-- Reading passage follows --
UN refugee agency appeals for funds for its cash-strapped programmes to help Liberian and Sudanese refugees, one month after an Africa Dialogue raised hopes of donor support for the anticipated return of millions of refugees in the continent. The appeal comes amid the resumption of demobilization in Liberia and the return of thousands of uprooted Liberians as peace takes hold.
16 April 2004
Spontaneous returnees to Liberia register with UNHCR staff.

GENEVA/MONROVIA, April 16 (UNHCR) - The UN refugee agency today appealed for funds for its cash-strapped programmes for Liberian and Sudanese refugees one month after an Africa Dialogue raised hopes of donor support for the anticipated return of millions of refugees in the continent.

UNHCR spokesman Ron Redmond said that the agency's operations in Sudan and Liberia have been affected by a lack of funding. The situation was particularly dramatic in Liberia, where Liberian returnees find themselves marooned in camps for IDPs, or internally displaced people, because their resettlement areas remained unsafe.

"The returnees in the IDP camps live in miserable conditions as food, water and medical facilities are insufficient for the new arrivals," Redmond said.

On March 8, the Africa Dialogue in Geneva tasked the UN refugee agency to set up a working group to support the return and reintegration of up to two million refugees and several million more IDPs in Angola, Burundi, the Democratic Republic of the Congo, Eritrea, Liberia, Rwanda and Sierra Leone, in addition to Sudan and Liberia.
-- Reading passage concluded --
-- Information shown follows --
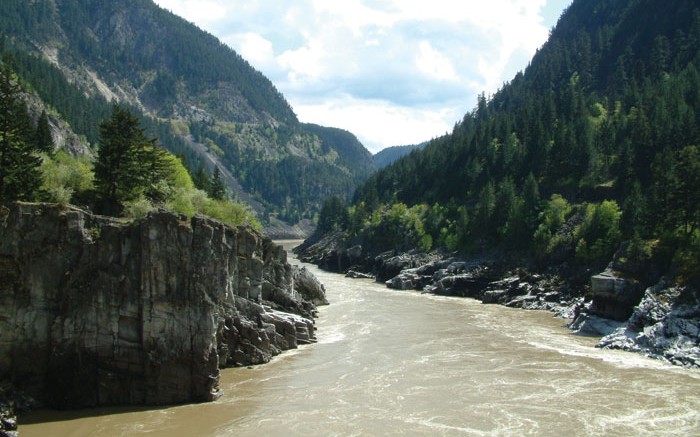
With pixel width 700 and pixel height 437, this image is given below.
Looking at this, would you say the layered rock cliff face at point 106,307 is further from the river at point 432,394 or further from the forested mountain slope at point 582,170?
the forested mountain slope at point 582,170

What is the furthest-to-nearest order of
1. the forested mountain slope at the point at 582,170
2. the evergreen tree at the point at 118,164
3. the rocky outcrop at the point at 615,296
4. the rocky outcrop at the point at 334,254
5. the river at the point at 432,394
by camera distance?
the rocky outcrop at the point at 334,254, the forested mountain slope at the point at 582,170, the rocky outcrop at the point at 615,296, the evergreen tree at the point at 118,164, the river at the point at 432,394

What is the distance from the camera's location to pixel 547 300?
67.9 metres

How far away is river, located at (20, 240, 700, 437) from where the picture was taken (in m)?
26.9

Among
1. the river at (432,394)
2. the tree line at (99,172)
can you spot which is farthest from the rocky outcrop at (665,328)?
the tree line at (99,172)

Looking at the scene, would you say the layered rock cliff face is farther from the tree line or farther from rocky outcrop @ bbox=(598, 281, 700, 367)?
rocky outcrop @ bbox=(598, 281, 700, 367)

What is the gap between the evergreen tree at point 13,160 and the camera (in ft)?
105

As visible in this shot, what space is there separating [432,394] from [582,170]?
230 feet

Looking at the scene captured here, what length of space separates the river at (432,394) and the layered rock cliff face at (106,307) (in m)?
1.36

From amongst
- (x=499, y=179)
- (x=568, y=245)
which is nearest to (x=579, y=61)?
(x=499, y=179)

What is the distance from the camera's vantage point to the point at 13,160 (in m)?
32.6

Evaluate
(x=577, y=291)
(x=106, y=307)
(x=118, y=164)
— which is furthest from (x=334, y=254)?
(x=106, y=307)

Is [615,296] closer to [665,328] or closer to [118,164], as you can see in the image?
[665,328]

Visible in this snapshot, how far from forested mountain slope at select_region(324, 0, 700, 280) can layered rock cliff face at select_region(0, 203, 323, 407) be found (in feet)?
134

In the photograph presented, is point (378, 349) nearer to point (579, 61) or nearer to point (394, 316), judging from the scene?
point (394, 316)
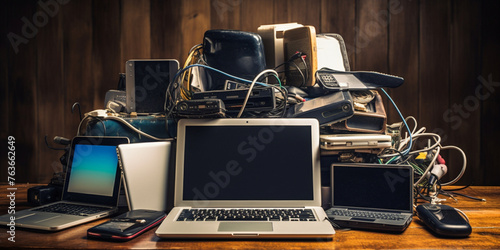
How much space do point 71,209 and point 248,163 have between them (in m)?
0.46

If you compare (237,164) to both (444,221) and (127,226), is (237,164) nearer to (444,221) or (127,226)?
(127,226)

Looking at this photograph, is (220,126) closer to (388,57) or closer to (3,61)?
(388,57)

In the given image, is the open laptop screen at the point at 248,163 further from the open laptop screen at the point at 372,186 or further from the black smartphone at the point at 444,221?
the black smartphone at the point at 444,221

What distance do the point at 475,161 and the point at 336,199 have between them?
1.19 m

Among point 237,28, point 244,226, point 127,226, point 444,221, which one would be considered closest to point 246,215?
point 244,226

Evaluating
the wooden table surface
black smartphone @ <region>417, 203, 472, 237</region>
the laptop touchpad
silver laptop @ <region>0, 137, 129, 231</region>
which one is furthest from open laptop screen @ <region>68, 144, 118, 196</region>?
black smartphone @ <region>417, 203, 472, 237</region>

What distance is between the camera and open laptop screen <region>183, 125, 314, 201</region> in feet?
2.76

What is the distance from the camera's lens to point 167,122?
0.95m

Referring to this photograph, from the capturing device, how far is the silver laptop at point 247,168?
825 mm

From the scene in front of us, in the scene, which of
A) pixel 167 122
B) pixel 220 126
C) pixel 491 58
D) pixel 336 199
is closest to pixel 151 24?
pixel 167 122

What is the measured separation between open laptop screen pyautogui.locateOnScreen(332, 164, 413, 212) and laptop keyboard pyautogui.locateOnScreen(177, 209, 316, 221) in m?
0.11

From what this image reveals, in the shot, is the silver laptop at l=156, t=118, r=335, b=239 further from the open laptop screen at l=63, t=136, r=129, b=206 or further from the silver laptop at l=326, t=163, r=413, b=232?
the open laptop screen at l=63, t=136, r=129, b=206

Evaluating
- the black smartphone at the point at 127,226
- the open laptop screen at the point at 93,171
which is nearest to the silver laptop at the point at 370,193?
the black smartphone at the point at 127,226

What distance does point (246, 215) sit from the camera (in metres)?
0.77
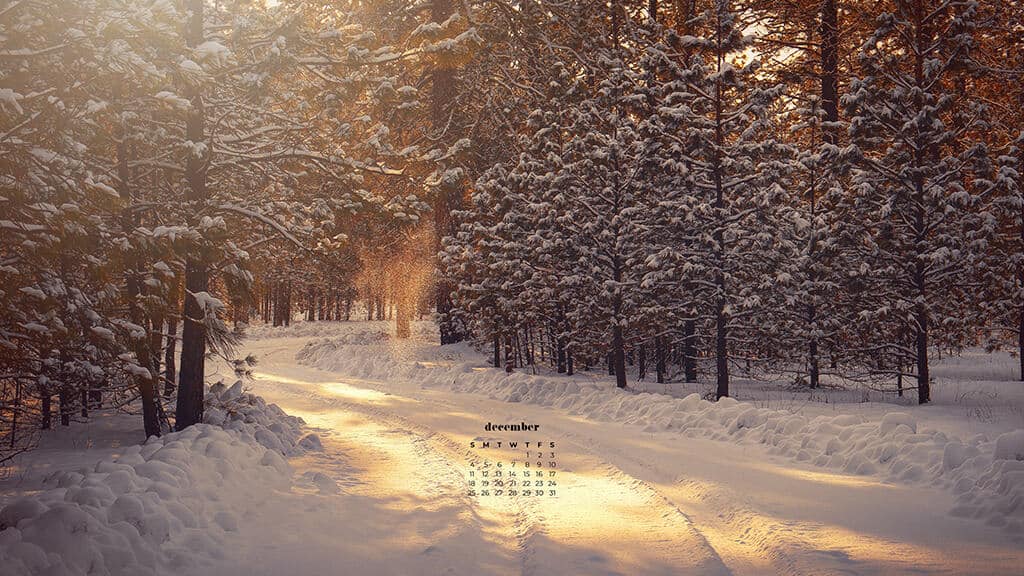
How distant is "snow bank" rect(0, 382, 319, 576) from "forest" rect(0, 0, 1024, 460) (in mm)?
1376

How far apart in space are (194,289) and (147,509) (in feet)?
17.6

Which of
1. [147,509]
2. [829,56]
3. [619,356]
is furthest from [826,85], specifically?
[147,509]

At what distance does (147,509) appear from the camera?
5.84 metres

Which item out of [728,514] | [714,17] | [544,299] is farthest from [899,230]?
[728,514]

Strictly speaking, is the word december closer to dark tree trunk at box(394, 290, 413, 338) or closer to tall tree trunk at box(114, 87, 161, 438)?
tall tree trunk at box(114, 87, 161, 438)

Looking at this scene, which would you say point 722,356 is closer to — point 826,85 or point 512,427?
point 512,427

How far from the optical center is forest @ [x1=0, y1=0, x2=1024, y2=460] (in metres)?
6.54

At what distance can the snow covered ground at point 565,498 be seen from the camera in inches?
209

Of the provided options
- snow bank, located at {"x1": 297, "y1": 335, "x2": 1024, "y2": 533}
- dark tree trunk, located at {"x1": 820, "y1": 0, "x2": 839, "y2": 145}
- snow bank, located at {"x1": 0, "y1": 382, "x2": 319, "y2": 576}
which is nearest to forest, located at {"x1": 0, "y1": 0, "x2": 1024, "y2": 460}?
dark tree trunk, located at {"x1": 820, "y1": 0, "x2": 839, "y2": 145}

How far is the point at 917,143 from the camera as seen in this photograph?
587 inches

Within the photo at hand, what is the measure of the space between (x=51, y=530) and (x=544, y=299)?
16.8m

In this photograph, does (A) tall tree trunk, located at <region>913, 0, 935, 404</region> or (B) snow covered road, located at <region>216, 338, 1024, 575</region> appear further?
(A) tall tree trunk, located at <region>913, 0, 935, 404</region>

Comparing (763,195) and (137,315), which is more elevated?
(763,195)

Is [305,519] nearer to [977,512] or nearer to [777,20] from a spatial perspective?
-- Information shown concluded --
# List of tasks:
A) In the UNHCR report, on what date did the Africa Dialogue in Geneva take place?
B) In the UNHCR report, write out the stretch from "16 April 2004" through "areas remained unsafe." again, switching "spokesman" to "representative".
C) Proceed with the UNHCR report on Liberian and Sudanese refugees from the point where it stops.

# Answers in order:
A) March 8

B)
16 April 2004
Spontaneous returnees to Liberia register with UNHCR staff.

GENEVA/MONROVIA, April 16 (UNHCR) - The UN refugee agency today appealed for funds for its cash-strapped programmes for Liberian and Sudanese refugees one month after an Africa Dialogue raised hopes of donor support for the anticipated return of millions of refugees in the continent.

UNHCR representative Ron Redmond said that the agency's operations in Sudan and Liberia have been affected by a lack of funding. The situation was particularly dramatic in Liberia, where Liberian returnees find themselves marooned in camps for IDPs, or internally displaced people, because their resettlement areas remained unsafe.

C)
"The paradox here is that donors are always anxious to see these solutions get off the ground, but we can't do that without first buying trucks, building transit centres, digging water wells, reconstructing schools and all of the other preparatory work that must be done months before the arrival of the first returnees," Redmond said.

He said Liberia and Sudan faced "the most crucial funding situations."

UNHCR has appealed for $8.8 million for preparatory activities for voluntary repatriation and reintegration of Sudanese refugees. It has so far received about $3 million. Large expenses have already been incurred by the pre-positioning of domestic items, and deployment of an emergency team, light vehicles and telecom equipment.

UNHCR had appealed for some $39.2 million for its programme in Liberia this year. So far only $3 million has been received. The shortfall as of today stands at $36.2 million. With the ongoing deployment of UNMIL troops since the ouster of former president Charles Taylor last year that ended a 14-year conflict, and the resumption this week of the disarmament and demobilisation campaign in Liberia after a four-month suspension, UNHCR said it was clear that optimism runs high among Liberian refugees abroad.

Although UNHCR has mounted a campaign with the Liberian government and returnee representatives in countries of asylum to inform Liberian refugees that it is still too soon to return, it is likely that there will be continued spontaneous returns from Sierra Leone, Guinea and Ghana. There are some 300,000 Liberians outside their country.

The Disarmament, Demobilization, Rehabilitation and Reintegration (DDRR) Programme resumed on Thursday in Gbarnga town, about 150 km east of Monrovia. More than 350 people showed up at the pickup point, including 174 combatants.

"We welcome the resumption of the demobilization process," said Moses Okello, UNHCR's representative in Liberia, adding that the refugee agency has made available material support for the cantonment sites. The UNHCR relief assistance included 4,000 plastic mats and blankets, 600 jerry cans, kitchen sets and lanterns, 8,000 bars of soap, 30 big cooking pots and five plastic rolls.

"We hope to help change the face of Liberia," Okello said, pointing out that the demobilization Programme was a critical part of the process. He said a lot of work has been done to make this Programme work.